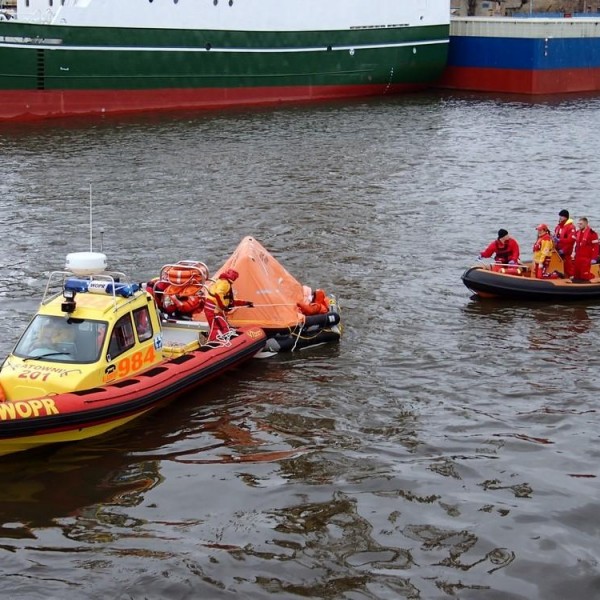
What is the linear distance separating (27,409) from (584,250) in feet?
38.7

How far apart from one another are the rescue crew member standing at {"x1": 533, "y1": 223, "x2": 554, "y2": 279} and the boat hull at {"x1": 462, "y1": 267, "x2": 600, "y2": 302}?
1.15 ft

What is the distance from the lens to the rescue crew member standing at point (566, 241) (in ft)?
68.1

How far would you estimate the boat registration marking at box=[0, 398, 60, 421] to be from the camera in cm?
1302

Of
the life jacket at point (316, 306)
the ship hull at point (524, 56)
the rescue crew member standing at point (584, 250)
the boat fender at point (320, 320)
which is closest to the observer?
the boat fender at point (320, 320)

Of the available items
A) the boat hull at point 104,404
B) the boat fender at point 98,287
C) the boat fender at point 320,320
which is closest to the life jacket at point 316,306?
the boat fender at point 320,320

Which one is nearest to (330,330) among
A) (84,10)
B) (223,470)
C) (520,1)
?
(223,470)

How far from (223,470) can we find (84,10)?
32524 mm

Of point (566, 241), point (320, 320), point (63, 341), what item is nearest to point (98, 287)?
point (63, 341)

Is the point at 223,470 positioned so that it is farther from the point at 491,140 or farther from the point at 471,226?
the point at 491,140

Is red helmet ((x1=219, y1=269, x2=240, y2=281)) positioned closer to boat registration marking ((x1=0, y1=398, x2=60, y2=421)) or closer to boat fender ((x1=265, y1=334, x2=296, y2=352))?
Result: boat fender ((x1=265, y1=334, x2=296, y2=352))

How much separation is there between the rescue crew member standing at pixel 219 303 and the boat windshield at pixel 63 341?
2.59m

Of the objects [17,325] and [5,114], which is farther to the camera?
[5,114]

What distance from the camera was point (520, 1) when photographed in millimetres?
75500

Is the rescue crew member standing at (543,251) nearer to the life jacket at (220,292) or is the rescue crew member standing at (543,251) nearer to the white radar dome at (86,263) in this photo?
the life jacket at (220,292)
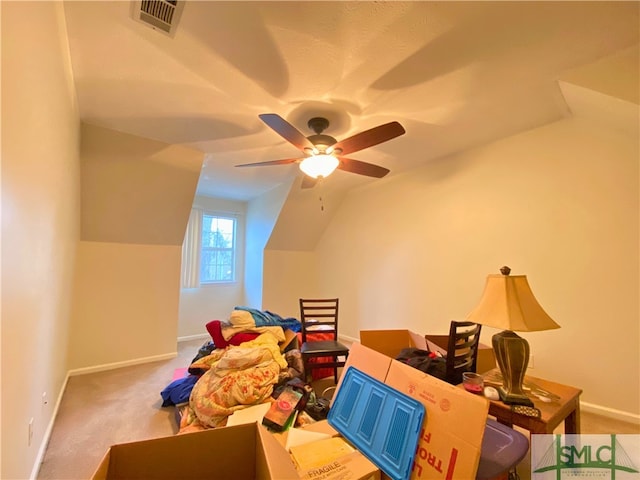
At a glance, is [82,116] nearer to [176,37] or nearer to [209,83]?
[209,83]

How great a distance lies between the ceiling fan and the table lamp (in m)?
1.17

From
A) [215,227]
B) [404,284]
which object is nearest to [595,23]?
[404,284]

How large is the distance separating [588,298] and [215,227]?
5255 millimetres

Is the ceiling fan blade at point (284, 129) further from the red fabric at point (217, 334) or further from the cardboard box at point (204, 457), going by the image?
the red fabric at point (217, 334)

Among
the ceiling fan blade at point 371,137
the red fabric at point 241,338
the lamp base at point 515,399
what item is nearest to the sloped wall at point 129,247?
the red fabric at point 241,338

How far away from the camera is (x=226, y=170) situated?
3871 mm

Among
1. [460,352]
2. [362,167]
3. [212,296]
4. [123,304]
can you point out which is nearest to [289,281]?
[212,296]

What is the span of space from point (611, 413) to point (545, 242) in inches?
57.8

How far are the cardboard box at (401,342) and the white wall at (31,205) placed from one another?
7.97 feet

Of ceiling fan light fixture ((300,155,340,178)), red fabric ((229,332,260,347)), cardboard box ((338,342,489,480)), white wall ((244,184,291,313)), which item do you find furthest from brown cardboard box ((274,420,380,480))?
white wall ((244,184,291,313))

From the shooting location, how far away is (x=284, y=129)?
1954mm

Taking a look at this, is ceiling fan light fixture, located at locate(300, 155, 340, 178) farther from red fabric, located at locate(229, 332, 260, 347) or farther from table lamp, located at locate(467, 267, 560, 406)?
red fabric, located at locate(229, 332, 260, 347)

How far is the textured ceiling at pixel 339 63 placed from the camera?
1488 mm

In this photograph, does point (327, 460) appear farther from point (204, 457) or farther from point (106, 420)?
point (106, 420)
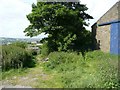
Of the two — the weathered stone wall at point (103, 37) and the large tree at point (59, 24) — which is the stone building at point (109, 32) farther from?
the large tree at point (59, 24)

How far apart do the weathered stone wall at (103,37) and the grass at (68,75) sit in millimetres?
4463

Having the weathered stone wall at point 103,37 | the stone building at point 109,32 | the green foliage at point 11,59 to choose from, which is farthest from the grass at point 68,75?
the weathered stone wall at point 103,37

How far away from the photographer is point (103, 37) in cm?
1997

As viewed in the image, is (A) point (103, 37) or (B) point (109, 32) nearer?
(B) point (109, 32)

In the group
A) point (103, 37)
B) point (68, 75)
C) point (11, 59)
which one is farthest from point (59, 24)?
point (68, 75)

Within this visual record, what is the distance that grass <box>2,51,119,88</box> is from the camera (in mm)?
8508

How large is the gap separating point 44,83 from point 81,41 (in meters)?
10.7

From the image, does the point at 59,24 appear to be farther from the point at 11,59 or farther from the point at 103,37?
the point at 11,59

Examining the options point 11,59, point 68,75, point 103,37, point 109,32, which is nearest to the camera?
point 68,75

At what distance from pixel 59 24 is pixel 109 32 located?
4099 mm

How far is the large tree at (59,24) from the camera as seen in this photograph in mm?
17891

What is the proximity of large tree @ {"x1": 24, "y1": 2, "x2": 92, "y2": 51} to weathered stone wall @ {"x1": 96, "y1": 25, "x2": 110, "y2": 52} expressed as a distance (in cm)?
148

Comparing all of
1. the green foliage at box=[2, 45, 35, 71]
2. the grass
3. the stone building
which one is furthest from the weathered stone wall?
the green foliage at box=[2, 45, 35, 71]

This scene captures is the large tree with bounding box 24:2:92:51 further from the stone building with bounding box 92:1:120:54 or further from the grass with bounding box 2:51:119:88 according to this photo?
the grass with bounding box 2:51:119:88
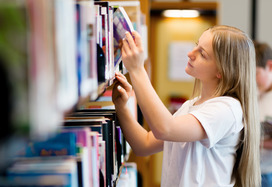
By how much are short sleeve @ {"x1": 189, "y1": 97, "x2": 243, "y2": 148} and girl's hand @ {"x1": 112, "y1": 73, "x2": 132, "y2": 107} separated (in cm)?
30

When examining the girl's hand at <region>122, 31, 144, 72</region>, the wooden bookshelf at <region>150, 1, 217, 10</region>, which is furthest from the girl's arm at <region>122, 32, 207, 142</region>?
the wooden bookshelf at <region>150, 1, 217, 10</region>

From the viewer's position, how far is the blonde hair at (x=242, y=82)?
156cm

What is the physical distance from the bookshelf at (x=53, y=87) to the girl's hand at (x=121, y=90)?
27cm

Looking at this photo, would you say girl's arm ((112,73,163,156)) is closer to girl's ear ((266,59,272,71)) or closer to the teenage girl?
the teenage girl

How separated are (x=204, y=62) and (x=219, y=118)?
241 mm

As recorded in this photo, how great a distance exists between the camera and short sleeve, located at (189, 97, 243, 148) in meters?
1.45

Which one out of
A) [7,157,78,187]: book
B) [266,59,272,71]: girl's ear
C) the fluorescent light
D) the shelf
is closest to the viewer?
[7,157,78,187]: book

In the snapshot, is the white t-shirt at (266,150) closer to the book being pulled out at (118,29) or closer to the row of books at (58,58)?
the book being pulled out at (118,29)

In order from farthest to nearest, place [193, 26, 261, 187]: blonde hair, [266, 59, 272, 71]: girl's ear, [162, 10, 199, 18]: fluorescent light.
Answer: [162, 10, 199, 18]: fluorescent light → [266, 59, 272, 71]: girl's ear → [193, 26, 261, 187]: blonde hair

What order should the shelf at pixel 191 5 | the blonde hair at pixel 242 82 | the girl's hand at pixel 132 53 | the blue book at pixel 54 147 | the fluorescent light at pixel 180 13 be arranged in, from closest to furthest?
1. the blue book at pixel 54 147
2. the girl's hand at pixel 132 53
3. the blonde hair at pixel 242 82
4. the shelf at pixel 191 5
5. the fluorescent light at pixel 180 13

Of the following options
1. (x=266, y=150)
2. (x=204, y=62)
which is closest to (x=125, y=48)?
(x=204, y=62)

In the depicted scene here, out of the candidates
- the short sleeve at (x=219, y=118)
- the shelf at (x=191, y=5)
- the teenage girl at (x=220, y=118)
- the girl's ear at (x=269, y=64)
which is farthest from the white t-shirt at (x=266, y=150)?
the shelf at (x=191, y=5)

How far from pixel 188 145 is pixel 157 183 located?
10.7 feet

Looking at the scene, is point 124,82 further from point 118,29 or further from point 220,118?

# # # # # # #

- [Aim]: Write out exactly the lines of the entries above that run from the line containing "What is the physical" through the last line, including both.

- [Output below]:
What is the physical distance from the bookshelf at (x=53, y=87) to the girl's hand at (x=121, y=90)?
27cm

Looking at this photo, would you say girl's arm ((112,73,163,156)) is closer to girl's ear ((266,59,272,71)) or closer to the teenage girl?
the teenage girl

How separated are (x=204, y=62) and (x=219, y=118)?
241 mm

As recorded in this photo, how great a distance exists between the camera and short sleeve, located at (189, 97, 243, 148) in meters?
1.45

Which one out of
A) [7,157,78,187]: book
B) [266,59,272,71]: girl's ear
C) the fluorescent light
D) the shelf
is closest to the viewer?
[7,157,78,187]: book

In the snapshot, is the white t-shirt at (266,150) closer to the book being pulled out at (118,29) or closer to the row of books at (58,58)?
the book being pulled out at (118,29)

In order from farthest to nearest, place [193, 26, 261, 187]: blonde hair, [266, 59, 272, 71]: girl's ear, [162, 10, 199, 18]: fluorescent light.
Answer: [162, 10, 199, 18]: fluorescent light → [266, 59, 272, 71]: girl's ear → [193, 26, 261, 187]: blonde hair

What order should the shelf at pixel 191 5 | the blonde hair at pixel 242 82 | the girl's hand at pixel 132 53 | the blue book at pixel 54 147 | the fluorescent light at pixel 180 13 be arranged in, from closest to furthest?
1. the blue book at pixel 54 147
2. the girl's hand at pixel 132 53
3. the blonde hair at pixel 242 82
4. the shelf at pixel 191 5
5. the fluorescent light at pixel 180 13

Of the following options
1. (x=266, y=150)
2. (x=204, y=62)
which is closest to (x=125, y=48)?
(x=204, y=62)

In the depicted scene here, out of the candidates
- the short sleeve at (x=219, y=118)
- the shelf at (x=191, y=5)
- the teenage girl at (x=220, y=118)
- the girl's ear at (x=269, y=64)
which is farthest from the white t-shirt at (x=266, y=150)?
the shelf at (x=191, y=5)

How far from pixel 188 145 is pixel 157 183 located?
10.7 feet

Looking at the scene, is point 124,82 further from point 118,29 or further from point 220,118?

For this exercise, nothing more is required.